To effectively capture neighborhood-scale urban data, including the contextual coverage of each individual building, we must draw from various data resources. This includes accessing datasets such as Land Use Land Cover (LULC) maps and employing advanced analysistechniques like data mining algorithms. These methods are instrumental in extracting detailed information about the built environment at the neighborhood scale. Leveraging resources like the LULC map from DLM Core Data, Tailte Éireann Surveying and the PRIME2 Dataset, facilitates this endeavor, allowing us to gain comprehensive insights into the surrounding urban context. Fig. 1shows the LULC of Dublin, as depicted in the PRIME 2 dataset, illustrates the diverse land use categories and cover types across the city. This figure provides a detailed spatial representation of various land cover types within Dublin, including built environments, green spaces, water bodies, and transportation networks.

Fig. 1.

Fig 1

The LUCL Dublin as derived from the PRIME 2 dataset.

In addition, Table 4 shows the statistics of the PRIME 2 dataset.

Table 4.

Statistics of the Tailte Éireann Surveying PRIME2 dataset.

:: Dataset extract ::
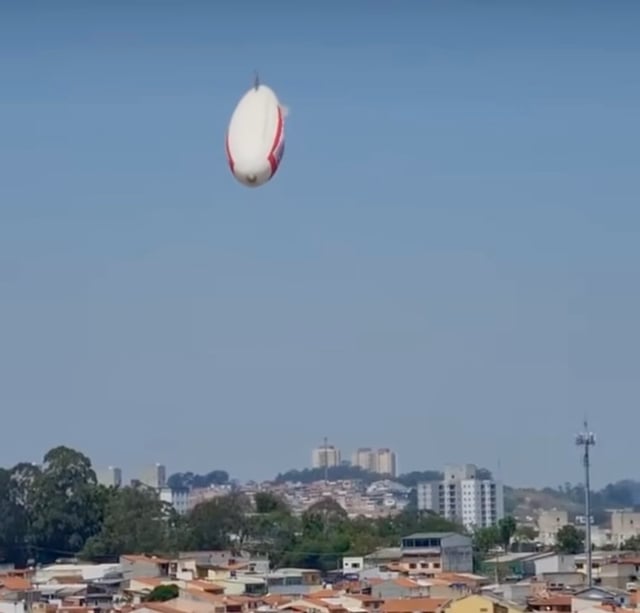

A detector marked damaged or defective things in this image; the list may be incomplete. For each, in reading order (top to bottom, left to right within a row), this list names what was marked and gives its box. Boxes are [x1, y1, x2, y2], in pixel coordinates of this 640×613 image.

:: Written tasks ::
A – How would you render the sentence "These methods are instrumental in extracting detailed information about the built environment at the neighborhood scale." from the passage on neighborhood-scale urban data in Spanish?
B – Which land cover types does the passage on neighborhood-scale urban data say Fig. 1 represents within Dublin? List every one.
C – Could you resume the passage on neighborhood-scale urban data in Dublin and write what comes next after its last line?

:: Expected answers ::
A – Estos métodos son fundamentales para extraer información detallada sobre el entorno construido a escala de barrio.

B –
- Built environments
- Green spaces
- Water bodies
- Transportation networks

C –
Feature Count Mean Std Min 25 % 50 % 75 % Max
Water 2584 175682.6 3801008 0.8 57.5 215.2 648.5 1E+08
Building 303187 84.9 365.8 0.3 21.75533 49.1 76.0 43507.72
Way 37259 783.1 1560.3 0.4 184.5619 458.9 874.7 48325.16
Vegetation 54213 2351.4 15044.7 0.3 35.4217 131.4 653.1 1094654

Ordnance Survey Ireland (OSI) introduced PRIME2, an Oracle Spatial and Graph-based object-oriented spatial data storage model. This system accommodates an extensive dataset comprising over 45 million spatial objects, covering road segments, fences, and buildings. Of these, 3,532,263 are building objects, each characterized by geodetic coordinates and a 2D polygon outlining its footprint, alongside details like form, function, and life cycle stage.

PRIME2 signifies a pivotal shift for OSI, transitioning from a conventional map-centric model to an object-oriented framework, facilitating diverse mapping and data services. It serves as a rich repository of spatial data, encompassing a range of objects including road segments, buildings, and fences. In addition to storing GIS data like polygon footprints and geodetic coordinates, PRIME2 captures supplementary building information such as address, form, function, and historical changes. This comprehensive dataset fulfils key requirements for open BIM, addressing challenges related to managing multiple building representations and seamlessly integrating authoritative geospatial datasets [6].

4. Experimental Design, Materials and Methods

The processed and analysismethods used in data acquisition were rooted in geoprocessing and geo-analysis of spatial data from various resources. These methodologies facilitated a deeper understanding of the surroundings encompassing each building, highlighting the importance of the characteristics of adjacent objects and the context in which each structure is situated. This comprehensive analysis extended to the microclimate conditions and energy patterns of buildings, providing valuable insights into the environmental impacts on energy needs and profiles of buildings.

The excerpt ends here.